I did try to learn Norwegian. I took classes at the Norwegian Seaman’s Church in San Francisco (they have a little store where you can buy Norwegian candy- if you value your taste buds, avoid the salt liquorice) and my girlfriend and I would have Norwegian Only weekends but she quickly tired of it. For her it was like trying to speak to a mentally challenged infant and the novelty didn’t take long to wear off.

I should mention that I have absolutely no aptitude for learning foreign languages. I took and failed seven years of Spanish, two years of Italian, a year of Norwegian and one week of French. From the Spanish I remember how to say “shoe” from the Norwegian, “I would like a hot dog” my Italian can get me into trouble but not out of it and I can ask a Frenchman if he is having a good day as long as his name is Guy.

My job, at the moment at least, is to rollout new IT systems to offices throughout Europe. This means that I come in contact with not only the five major European languages but most of the minor ones as well. To my American readers it may come as something of a shock to realize that when a language changes, keyboards do as well. Sitting down at a French Internet café will present you with the problem of navigating an AZERTY keyboard. Go to Brussels from Paris and, even though the language is the same, their flavour of AZERTY is just different enough to mess with your head.

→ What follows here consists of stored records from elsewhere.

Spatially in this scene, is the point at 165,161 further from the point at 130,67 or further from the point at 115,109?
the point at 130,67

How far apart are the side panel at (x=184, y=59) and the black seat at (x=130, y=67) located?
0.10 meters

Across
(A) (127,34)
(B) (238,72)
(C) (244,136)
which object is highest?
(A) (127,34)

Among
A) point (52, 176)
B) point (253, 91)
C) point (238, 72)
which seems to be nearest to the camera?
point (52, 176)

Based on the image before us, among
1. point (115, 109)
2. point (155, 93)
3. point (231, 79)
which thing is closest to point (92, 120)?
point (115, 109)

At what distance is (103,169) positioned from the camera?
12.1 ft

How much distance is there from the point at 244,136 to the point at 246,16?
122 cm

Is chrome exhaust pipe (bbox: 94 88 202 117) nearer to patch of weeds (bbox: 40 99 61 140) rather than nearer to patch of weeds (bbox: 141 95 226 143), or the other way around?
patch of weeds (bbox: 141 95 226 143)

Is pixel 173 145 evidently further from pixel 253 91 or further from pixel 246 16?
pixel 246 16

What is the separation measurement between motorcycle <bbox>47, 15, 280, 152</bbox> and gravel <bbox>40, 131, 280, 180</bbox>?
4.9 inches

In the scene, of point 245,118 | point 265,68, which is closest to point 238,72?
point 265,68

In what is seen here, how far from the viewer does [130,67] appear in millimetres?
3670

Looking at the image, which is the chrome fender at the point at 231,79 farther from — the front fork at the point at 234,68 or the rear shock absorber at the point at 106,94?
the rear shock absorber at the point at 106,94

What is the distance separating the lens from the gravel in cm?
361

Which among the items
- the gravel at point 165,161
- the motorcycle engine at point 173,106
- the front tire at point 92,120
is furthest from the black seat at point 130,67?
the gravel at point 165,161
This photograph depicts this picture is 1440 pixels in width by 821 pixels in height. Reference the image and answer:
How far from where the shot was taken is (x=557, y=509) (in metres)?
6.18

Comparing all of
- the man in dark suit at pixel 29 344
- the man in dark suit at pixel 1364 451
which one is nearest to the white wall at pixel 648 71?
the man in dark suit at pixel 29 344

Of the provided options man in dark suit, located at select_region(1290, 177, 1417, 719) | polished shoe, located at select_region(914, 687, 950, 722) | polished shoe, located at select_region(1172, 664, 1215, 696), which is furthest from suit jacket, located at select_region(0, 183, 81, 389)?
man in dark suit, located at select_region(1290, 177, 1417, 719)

Because I can touch-type it makes the problem worse- since I don’t look at the keys, I invariably hit lots of wrong letters and end up locking out lots of accounts because I enter passwords incorrectly. Yes, after a while I adjust which just makes it all that much harder to switch back to a UK keyboard.

Oh yeah, have you ever tried building and installing a server in German? How about Italian, French or Finnish? Those little warning windows that pop up before you are about to delete the content of your hard drive? What if they are in Greek or Spanish? The only thing that makes my job possible is the fact that, out of either foresight or laziness, software manufacturers simply translate their menus into different languages while leaving the structures of those menus in place. Thus the buttons for setting up Outlook or Entourage clients to connect to an Exchange server are in the same place no matter what language the operating system is in. Of course the possibility for a catastrophic fuckup is still very real but we are, for the most part, able to dumb-luck our way through.

Damn, I was trying to get today off to recover both my sanity and my health but that doesn’t look like it’s going to happen. Time to take a shower, scrape my face, put on a clean shirt and go off to the Principal’s office.